Davis Cable, executive director of the Charlotte-based Catawba Lands Conservancy, said he hopes Crescent's contract to sell 589 acres on Lake Norman to Catawba County won't be affected by the bankruptcy filing. The group helped win a state grant, also imperiled by state budget cuts, for the purchase.
Crescent looms large in the Carolinas not only as a developer but as a source of conservation land. The company has sold 65,000 acres for conservation in the past decade.
“If you had to identify a (land) portfolio of very great size and important conservation value, I would say Crescent's is unprecedented on both counts,” Cable said.
Upscale developments
Duke created Crescent in 1969 to manage its surplus land along the Catawba River, transferring title to 300,000 acres. By the 1990s, Crescent had become a prominent developer. Duke sold a 49-percent share to Morgan Stanley in 2006.
For the 12 months ending last September, Crescent said it owned four of the Charlotte area's top six selling neighborhoods where home sales averaged more than $500,000.

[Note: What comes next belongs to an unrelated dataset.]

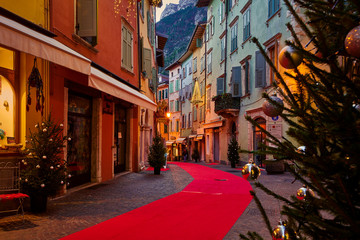 Riva del Garda,Lago di Garda ,Italy - 10 December 2019:Christmas lights adorning the city center...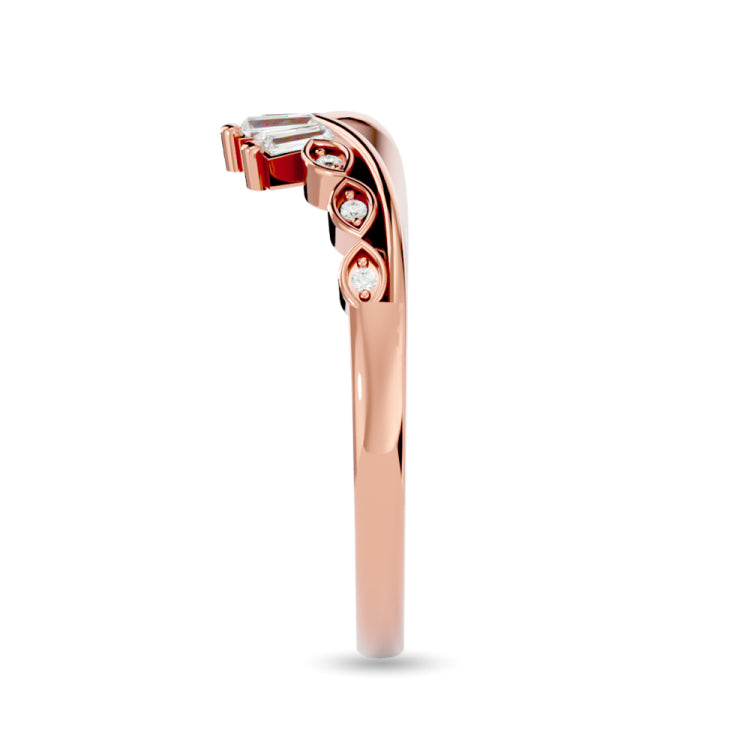 Diamond 1/6 ct tw Chevron Band in 14K Rose Gold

But the company reported a net loss of $420 million on $407 million in revenue last year as it liquidated properties in Arizona, Florida and Texas, three states hit hard by the real estate meltdown.
Restructuring its debt last June left it with a $50 million payment due by the end of 2009, $75 million in 2010 and $100 million in 2011, with the rest of a $1.2 billion loan due in 2012.
Rating agency Standard & Poor's lowered Crescent's corporate credit and bank loan ratings in April to noninvestment grade or “junk” status.
Hede said Crescent's business model, and assets, remain solid.
“We will continue to evolve as the market evolves,” he said, “and it's obviously a changing market.”
Bloomberg News and staff researcher Marion Paynter contributed.